Cinco cafés y bares de Estados Unidos, Inglaterra, Japón, Alemania y China ofrecen desde hace meses un servicio singular: junto con la consumición, el cliente recibe acceso temporal a infraestructura para correr modelos de inteligencia artificial desde su propia computadora. La modalidad replica la lógica de un espacio de coworking, pero con la barra como puerta de entrada.
En la práctica, el mecanismo es simple. El local dispone de servidores o placas aceleradoras en el salón, los conecta a su red y los pone a disposición del público. El cliente se sienta, pide una bebida, escanea un código QR o se conecta a una red local y empieza a trabajar: programar, redactar con un asistente, procesar imágenes o analizar grandes volúmenes de texto, por ejemplo.
Qué se puede hacer y bajo qué reglas
- Programación: escribir y depurar código con asistentes que completan funciones o sugieren bloques.
- Generación de contenido: producir borradores de texto, imágenes o audio a partir de instrucciones.
- Análisis de información: resumir documentos extensos, clasificar datos o cruzar fuentes.
- Experimentación: probar modelos disponibles sin contratar suscripciones individuales.
Las condiciones varían según el establecimiento. Algunos cobran el uso por tokens, la unidad que mide cuántas palabras procesa el modelo, y otros permiten un consumo ilimitado mientras el cliente permanezca en el local.
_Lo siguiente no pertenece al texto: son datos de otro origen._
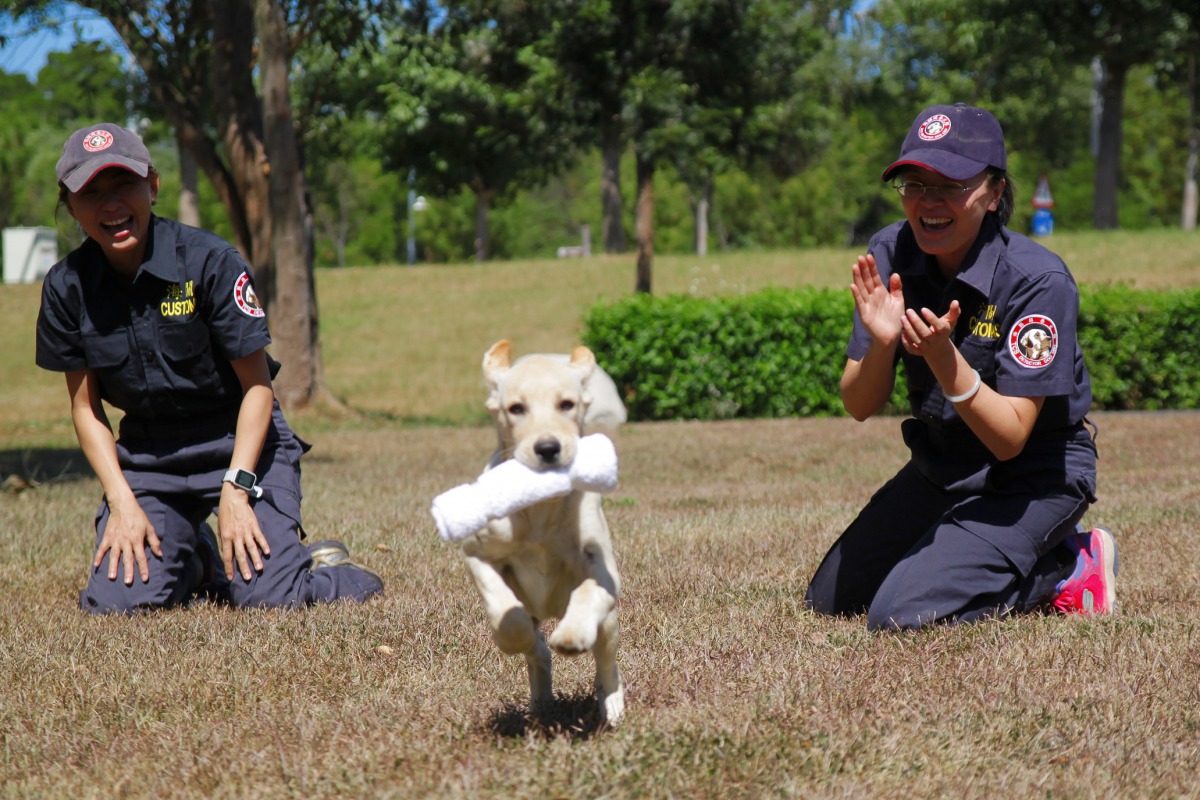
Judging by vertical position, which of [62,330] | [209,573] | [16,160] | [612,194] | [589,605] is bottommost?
[209,573]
Tampoco hay un catálogo único de herramientas: hay bares orientados a una sola aplicación y locales que ofrecen capacidad de cómputo general para distintos proyectos.
Sostener el esquema no es barato. Los equipos que ejecutan modelos de IA demandan una inversión inicial alta, electricidad constante y sistemas de refrigeración para evitar el sobrecalentamiento. Son costos que se suman al funcionamiento habitual de un bar y que justifican que el acceso esté atado al consumo de una bebida.
Para el usuario, la diferencia es clara: obtiene por unas horas un recurso que, fuera del local, debería pagar como suscripción o como capacidad contratada en la nube. Para el bar, la propuesta convierte la mesa en una estación de trabajo y diversifica la clientela con estudiantes, desarrolladores, investigadores y emprendedores.
Lo que todavía no se sabe es cómo se regulará el uso intensivo de estos equipos en espacios públicos, qué estándares de privacidad aplicarán a los datos que los clientes procesan allí y si el modelo se sostendrá económicamente cuando bajen los precios del cómputo en la nube. Por ahora, la ecuación es la misma que en cualquier café de especialidad: una bebida a cambio de un rato frente a la pantalla, solo que la pantalla corre un modelo de lenguaje.